By Brian Kersten
Pharmacists are consistently rated among the most honest and ethical professionals in the United States. This reputation is built on the hard work and dedication of community pharmacists, often seen in local chain and independent pharmacies.
Since Oct. 15 to 21 is National Pharmacy Week, I would like to highlight the function of pharmacists in a different setting: the health system. Pharmacists in health systems are mostly concentrated in the hospital environment. However, many individuals may not even realize pharmacists play an integral role in rehabilitation centers, nursing facilities and ambulatory care clinics, as well as the hospital.

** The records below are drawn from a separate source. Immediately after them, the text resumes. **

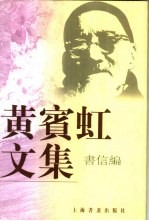 黄宾虹文集 书信编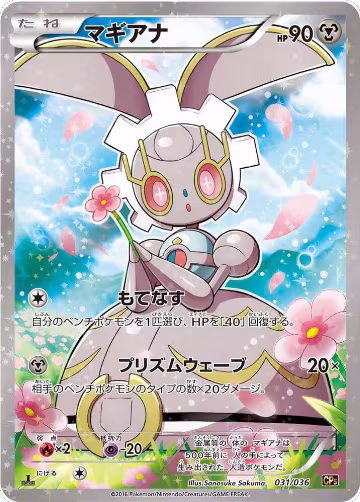 Magearna - 031/036 (031/036), Mythical & Legendary Dream Shine Collection — Pokémon JP card price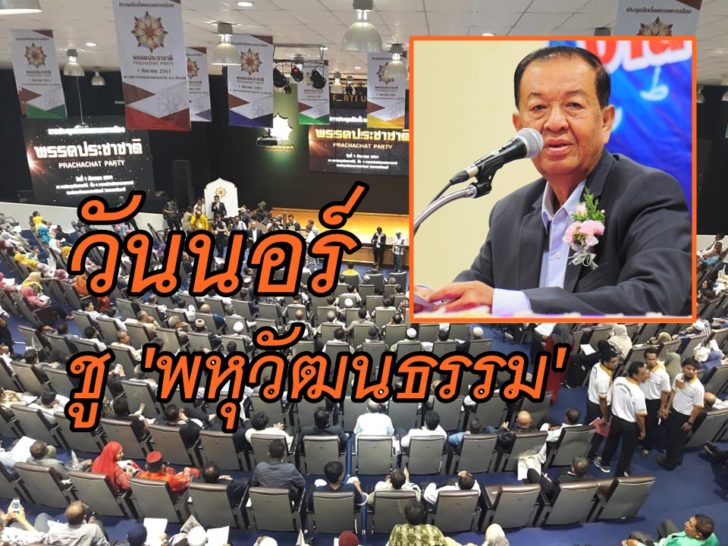 พรรคประชาชาติ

Historically, the role of the hospital pharmacist has been similar to the community pharmacist: fill a medication order accurately and ensure it won’t cause harm prior to its delivery to the bedside for nursing administration. This still holds true today, especially with a continuous stream of new and complex medication therapies.
But many pharmacists’ responsibilities have evolved to provide more direct patient care due to several factors. Over the last decade, improved technologies, advanced post-graduation training and an increased role of pharmacy technicians has allowed pharmacists to move out of a central dispensing pharmacy to see patients on hospital floors. And who better to do this than the medication experts?
Pharmacists have become an integral part of multidisciplinary teams that include physicians, nurses and dietitians, among others. They are able to review medical records, check pertinent laboratory values and interview patients under their care. Being actively involved in decisions surrounding medications capitalizes on the expertise pharmacists have for identifying the safe and effective use of drugs.
Two of the biggest challenges that I (and other hospital pharmacists) encounter on a daily basis center around medication safety – that is, avoiding patient harm associated with drug use. The first issue is to determine treatment options when evidence from medical literature is lacking. There are so many variables in medicine that it is impossible to have all the answers. It is therefore necessary to provide treatment while weighing all potential benefits and risks.
The second problem is preventable, but all too common. Patients and family members do not know what medications are prescribed and how they are taking them before coming to the hospital.
The repercussions of incomplete or inaccurate home medication lists can result in serious drug interactions, side effects from new medications and duplication of treatment approaches.
As a health system pharmacist, the best advice I can give if you or a loved one is unfortunately hospitalized is this: Arrive at the hospital with an accurate list of home medications.
Discussing this with your hospital pharmacist could mean the difference between serious complications or a quick stay.
Brian Kersten, PharmD, BCCCP, BCPS, is president of the Western New York Society of Health-systems Pharmacists.